If you want long-form prose explanations (useful for non-technical reviewers), pass "enrich": true:
curl -X POST https://api.mnemom.ai/v1/alignment/agent/smolt-512448e7/explain \
  -H "X-Mnemom-Api-Key: $MNEMOM_API_KEY" \
  -H "Content-Type: application/json" \
  -d '{"enrich": true}'
The endpoint calls Claude via the LLM substrate and expands the structured remediations into 4-6 sentences of care-framed prose. The pure-sync path is the floor; the LLM enrichment is additive. LLM failure doesn’t break explain — the structured reasoning always renders.

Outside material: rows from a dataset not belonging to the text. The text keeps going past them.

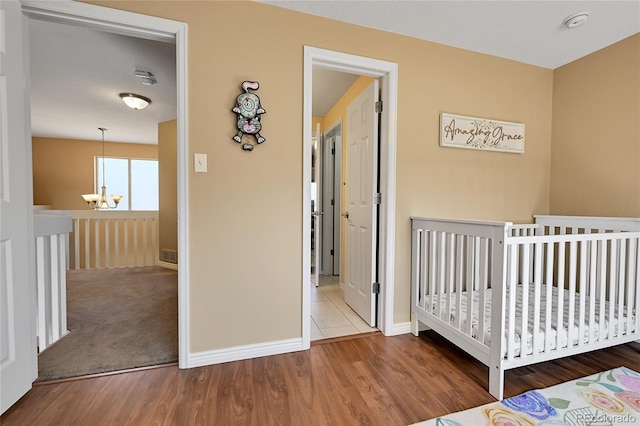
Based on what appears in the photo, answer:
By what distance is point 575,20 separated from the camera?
1.85 meters

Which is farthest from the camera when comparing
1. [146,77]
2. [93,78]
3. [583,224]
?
[93,78]

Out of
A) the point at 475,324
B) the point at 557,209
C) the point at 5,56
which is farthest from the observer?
the point at 557,209

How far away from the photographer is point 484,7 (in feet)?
5.72

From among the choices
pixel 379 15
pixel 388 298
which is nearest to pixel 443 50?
pixel 379 15

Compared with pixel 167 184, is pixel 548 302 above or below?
below

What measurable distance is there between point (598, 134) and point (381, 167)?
1837 mm

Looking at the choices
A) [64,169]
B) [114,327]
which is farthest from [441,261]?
[64,169]

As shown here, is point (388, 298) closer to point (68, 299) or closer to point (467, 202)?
point (467, 202)

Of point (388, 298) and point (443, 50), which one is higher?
Result: point (443, 50)

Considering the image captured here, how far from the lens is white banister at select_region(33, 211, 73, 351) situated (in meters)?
1.78

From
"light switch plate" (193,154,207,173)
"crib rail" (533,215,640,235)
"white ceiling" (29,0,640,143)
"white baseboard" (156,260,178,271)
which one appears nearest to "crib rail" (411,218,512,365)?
"crib rail" (533,215,640,235)

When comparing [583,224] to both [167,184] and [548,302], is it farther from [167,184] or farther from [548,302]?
[167,184]

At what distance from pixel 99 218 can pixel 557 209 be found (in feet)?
19.3

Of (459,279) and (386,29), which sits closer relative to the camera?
(459,279)
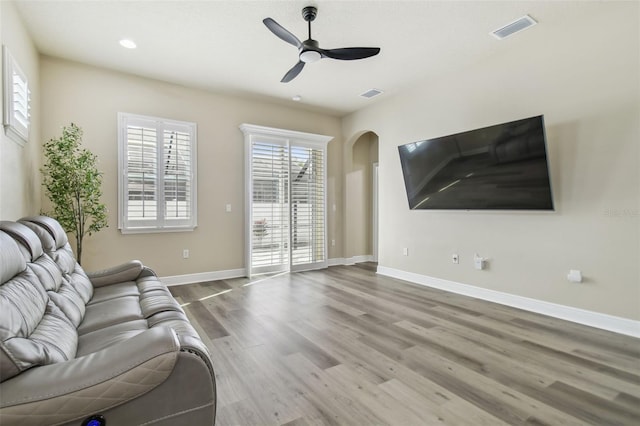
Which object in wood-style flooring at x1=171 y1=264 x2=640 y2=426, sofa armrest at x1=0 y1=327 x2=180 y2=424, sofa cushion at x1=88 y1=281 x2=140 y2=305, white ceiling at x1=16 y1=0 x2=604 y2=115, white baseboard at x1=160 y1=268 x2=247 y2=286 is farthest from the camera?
white baseboard at x1=160 y1=268 x2=247 y2=286

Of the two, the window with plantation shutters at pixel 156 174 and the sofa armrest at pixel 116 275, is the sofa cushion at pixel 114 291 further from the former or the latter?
the window with plantation shutters at pixel 156 174

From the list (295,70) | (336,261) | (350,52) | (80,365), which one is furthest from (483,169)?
(80,365)

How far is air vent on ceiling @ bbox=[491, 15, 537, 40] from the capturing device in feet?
10.4

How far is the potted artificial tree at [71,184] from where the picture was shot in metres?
3.48

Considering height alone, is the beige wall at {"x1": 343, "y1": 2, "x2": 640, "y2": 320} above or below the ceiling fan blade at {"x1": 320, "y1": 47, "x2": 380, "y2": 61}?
below

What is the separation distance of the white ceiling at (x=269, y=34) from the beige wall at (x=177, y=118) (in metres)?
0.28

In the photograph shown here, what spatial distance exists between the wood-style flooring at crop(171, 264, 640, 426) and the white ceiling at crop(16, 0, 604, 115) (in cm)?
299

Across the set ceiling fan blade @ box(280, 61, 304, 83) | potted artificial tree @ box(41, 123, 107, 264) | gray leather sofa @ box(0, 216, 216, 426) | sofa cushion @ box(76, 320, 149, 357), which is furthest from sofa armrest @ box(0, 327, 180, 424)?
potted artificial tree @ box(41, 123, 107, 264)

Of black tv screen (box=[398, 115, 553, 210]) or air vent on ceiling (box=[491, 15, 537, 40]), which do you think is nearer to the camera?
air vent on ceiling (box=[491, 15, 537, 40])

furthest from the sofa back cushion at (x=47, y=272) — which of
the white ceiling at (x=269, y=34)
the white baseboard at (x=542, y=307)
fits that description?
the white baseboard at (x=542, y=307)

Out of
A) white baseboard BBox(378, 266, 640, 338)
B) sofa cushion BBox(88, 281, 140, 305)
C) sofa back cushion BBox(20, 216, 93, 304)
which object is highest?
sofa back cushion BBox(20, 216, 93, 304)

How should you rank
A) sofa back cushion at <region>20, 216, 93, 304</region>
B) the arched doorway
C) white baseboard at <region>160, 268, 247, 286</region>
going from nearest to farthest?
1. sofa back cushion at <region>20, 216, 93, 304</region>
2. white baseboard at <region>160, 268, 247, 286</region>
3. the arched doorway

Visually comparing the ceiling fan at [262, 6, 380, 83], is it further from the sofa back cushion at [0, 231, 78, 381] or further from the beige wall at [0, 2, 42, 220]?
the sofa back cushion at [0, 231, 78, 381]

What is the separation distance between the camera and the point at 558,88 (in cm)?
337
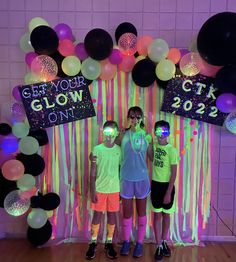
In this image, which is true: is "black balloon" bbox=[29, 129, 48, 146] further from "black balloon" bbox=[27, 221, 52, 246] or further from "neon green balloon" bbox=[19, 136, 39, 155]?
"black balloon" bbox=[27, 221, 52, 246]

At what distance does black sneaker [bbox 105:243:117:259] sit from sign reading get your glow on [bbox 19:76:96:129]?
119 cm

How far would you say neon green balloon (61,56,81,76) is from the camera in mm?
3041

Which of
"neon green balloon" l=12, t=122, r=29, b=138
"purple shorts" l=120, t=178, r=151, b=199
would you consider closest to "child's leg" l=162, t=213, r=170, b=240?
"purple shorts" l=120, t=178, r=151, b=199

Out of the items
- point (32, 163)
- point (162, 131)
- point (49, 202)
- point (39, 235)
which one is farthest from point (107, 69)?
point (39, 235)

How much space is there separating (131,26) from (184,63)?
0.56 m

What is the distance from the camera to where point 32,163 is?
3113mm

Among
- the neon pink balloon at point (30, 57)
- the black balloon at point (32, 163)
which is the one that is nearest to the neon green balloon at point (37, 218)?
the black balloon at point (32, 163)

Enrichment consumes the per-principal LLM budget (10/hour/user; 100/hour/org). Off by default.

Targeted explain — bind to a specific gateway turn

If you saw a verdict in production logs and want to explain THAT specific evaluation, pass the turn_id:
curl -X POST https://api.mnemom.ai/v1/alignment/agent/smolt-512448e7/explain \
  -H "X-Mnemom-Api-Key: $MNEMOM_API_KEY" \
  -H "Content-Type: application/json" \
  -d '{"turn_id": "ttx-abc123"}'
The endpoint loads the spec state as it was at that turn (where available) and replays the evaluation. Useful for post-incident review.

Hypothetical explain — what would happen?

You can also explain a hypothetical tool call against the current spec:
curl -X POST https://api.mnemom.ai/v1/alignment/agent/smolt-512448e7/explain \
  -H "X-Mnemom-Api-Key: $MNEMOM_API_KEY" \
  -H "Content-Type: application/json" \
  -d '{
    "request_snippet": {
      "tool_name": "campfire_send_message",
      "tool_args": {"channel": "treasury"}
    }
  }'
For “would this specific call pass?” use simulate instead — it runs both gateway and observer contexts and combines them into an allowed-verdict.

The full debug-and-fix flow

  1. Run explain against the agent.
  2. For each suggested_remediation, check the method + url hint.
  3. Apply the sub-resource PATCH with the suggested change.
  4. Re-run explain to confirm the finding is gone.
  5. Repeat until verdict: "pass".

What explain doesn’t do

  • It doesn’t write anything. It’s a read-style POST.
  • It doesn’t replace the simulate endpoint — explain is about the current spec; simulate is about a hypothetical call against that spec.
  • It doesn’t run the protection card’s policy. V1 returns a Phase 5 deferred shape on POST /v1/protection/agent/<id>/explain until the dedicated protection evaluator ships.